Sunday, December 2, 2012

Get Your Arsis in Gear


Continuing my effort to get to good words picked up in reading (see last week’s blog), there is a good word that sounds familiar, but was unknown to me: hypostatize. It can also be spelled, especially in Britain, hypostatize. It has been a difficult word for me to wrap my mind around, so it will get a few more words of description than I normally give.

Hypostatize means to take an idea or a concept (usually) and consider it to be real, or to take something insubstantial and consider it to have substance. One dictionary contains the definition of personify or embody. Its meaning can be better understood by considering its related adjective hypostatic, which in genetics is used in reference to a nonallelic gene that is masked by another gene. In Medicine hypostatic refers to the condition of hypostasis, and in theology hypostatic refers to a distinct personal being or substance. Hypostatic came into use in English in the 1670s from the Greek word hypostatikos that means pertaining to substance and is equivalent to hypostat, which means “placed under, given support.” But the original form of the word is hypostasis, a noun form, which came into use in the 1580s. (The verb form hypostatize didn’t start being used in English until the 1820s.) In medicine it refers to an accumulation of blood. But in theology it is used either of one of the members of the trinity (the Father, Son, or Holy Spirit) or of the binary nature of Christ, which is both human and divine. In metaphysics it refers to that which is foundational or essential. So in general, it is a foundational idea, the accumulation or combination of something essential.

That is very different from hypothesize, which means to form a hypothesis or assumption (or just a guess). Hypothesis is the noun, hypothesize the verb, and hypothetical the adjective. The adjective form came into English first, from the Greek word hypothetikos, then the noun form came into English in the 1590s, and because it had to come through the Middle French word hypothese from the Late Latin word hypothesis, which came from the Greek word hypothesis. Those silly French, who couldn’t leave it alone! The Greek root word meant the basis of an argument or a supposition, and literally translated is “a placing under”, hypo- meaning under and thesis meaning a placing, or a proposition.

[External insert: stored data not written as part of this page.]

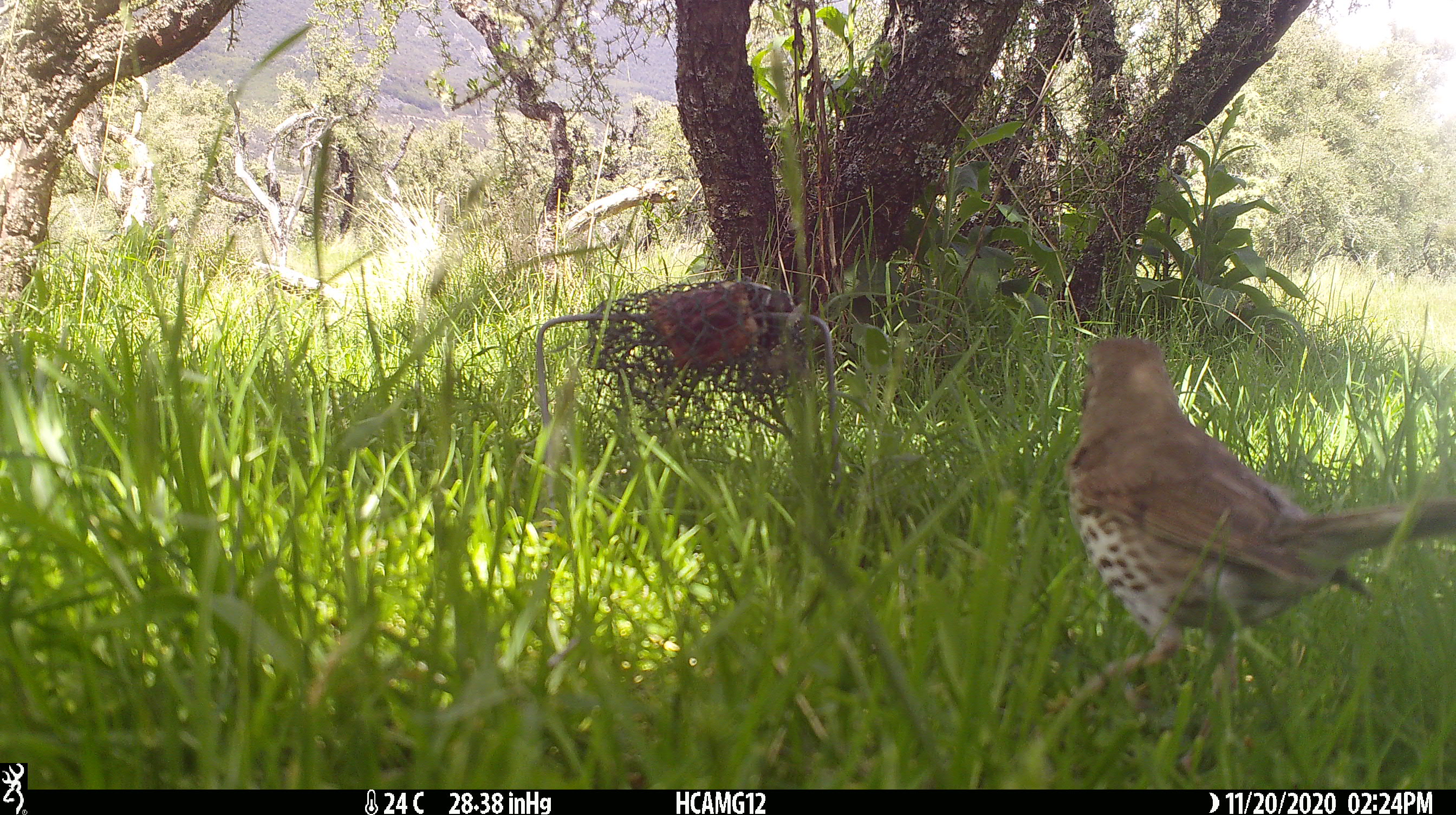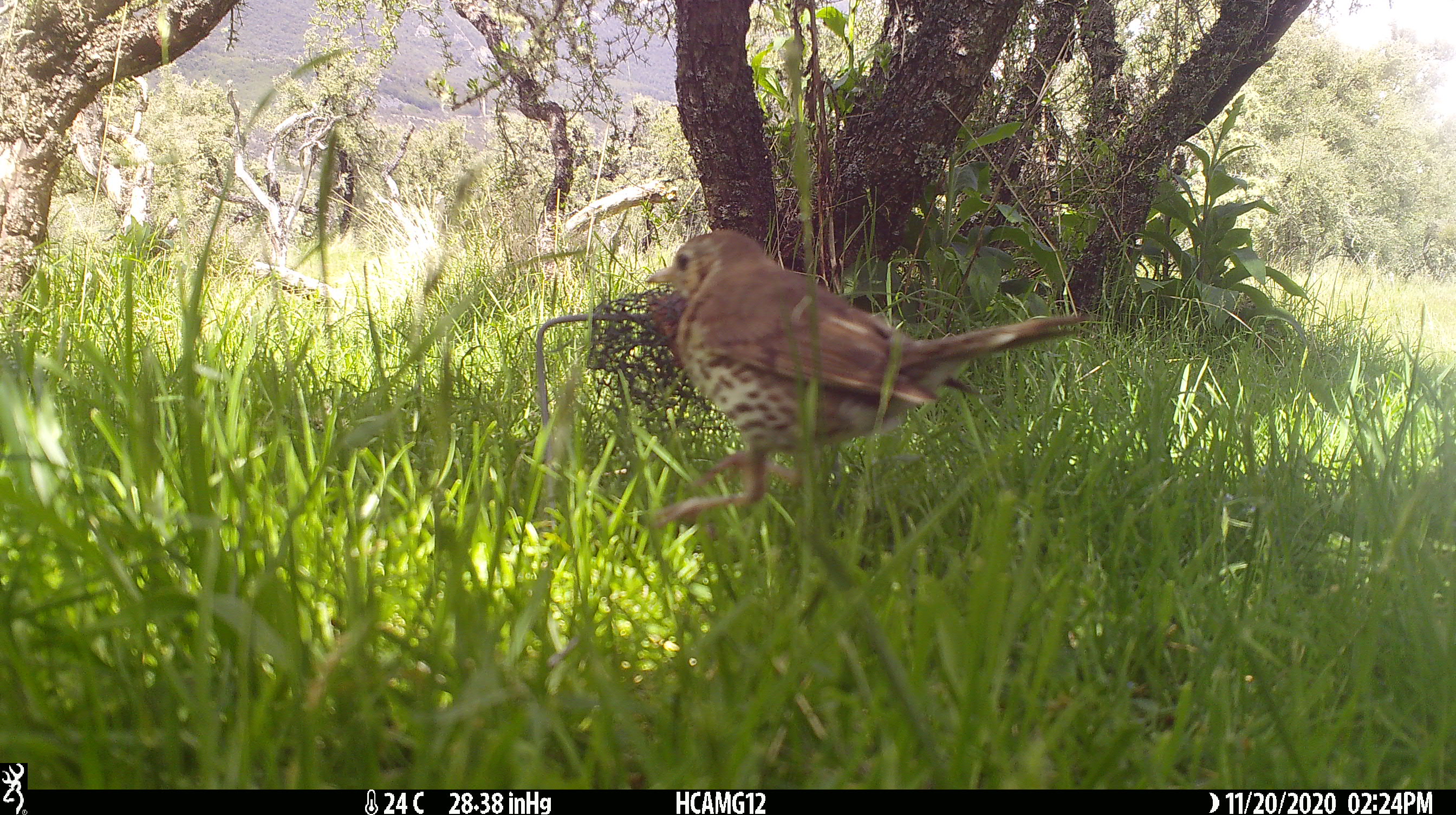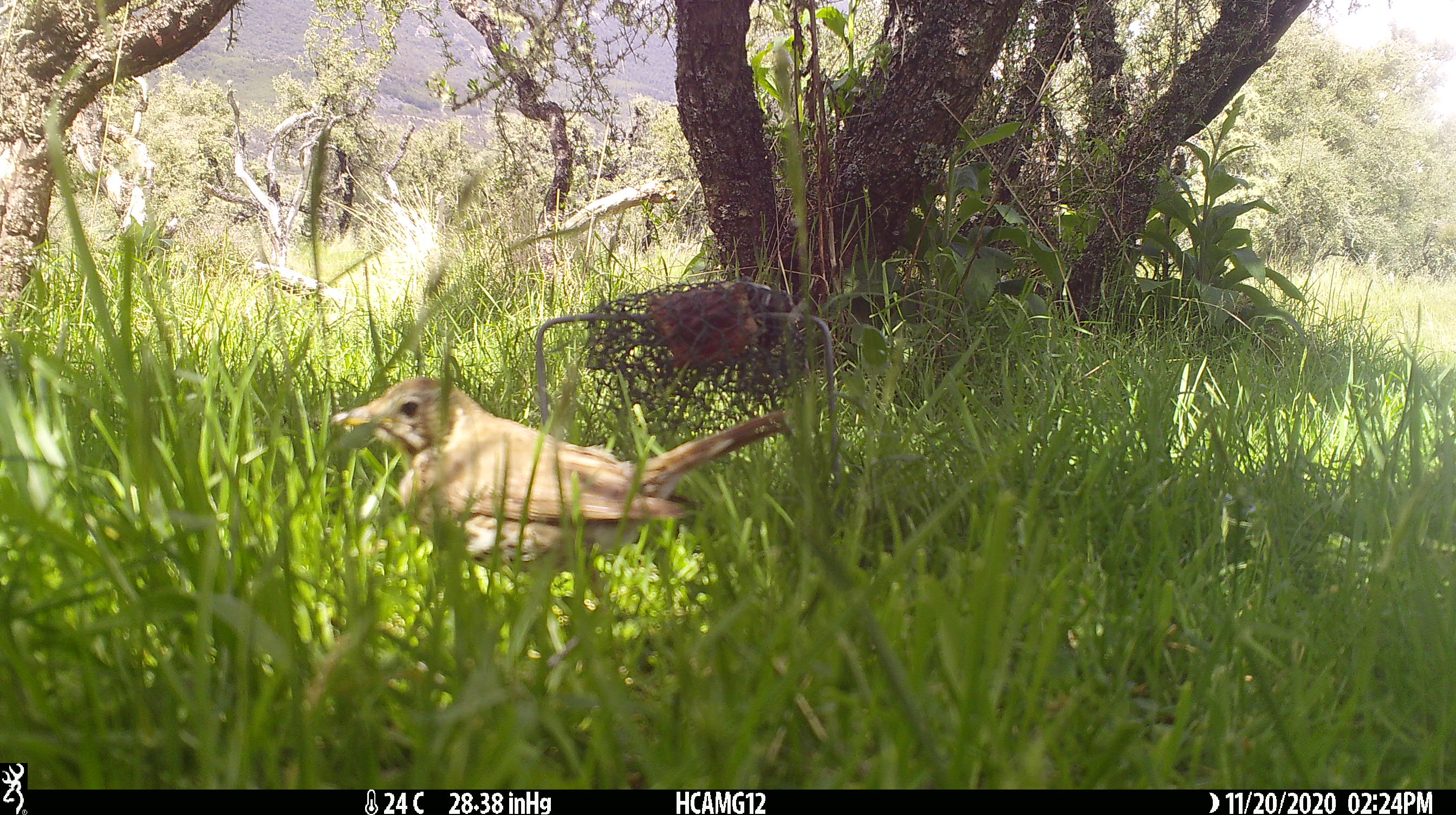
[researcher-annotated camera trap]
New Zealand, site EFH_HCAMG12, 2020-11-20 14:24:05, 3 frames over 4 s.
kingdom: Animalia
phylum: Chordata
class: Aves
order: Passeriformes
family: Turdidae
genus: Turdus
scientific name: Turdus philomelos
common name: song thrush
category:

Yes, our word thesis came originally from the Greek, but through Latin. In Latin thesis referred to the unaccented syllable in poetry, and later to the stressed syllable, but the Greek thesis always referred to a proposition placing of an idea. It also referred to the downbeat musically, which makes sense to this musician. While it entered English in the late 1300s, it has come to expand beyond the meaning of a proposition to a subject for a composition or essay, and even more commonly for a dissertation as proposed for a degree. (My wife did a thesis for her Master’s degree. I’m not that smart.)

However, I am a musician, and only in researching this thesis today did I learn about the thesis use in music. And the good word arsis, as opposed to thesis. Arsis refers to the upbeat in music, the non-stressed beat. For some reason poetry has it backward from music. In poetry the thesis is the non-stressed part of the meter, the arsis the stressed; in music the thesis is the stressed downbeat and the arsis the unstressed upbeat.  

It is not to be used in the phrase “get your arsis in gear”.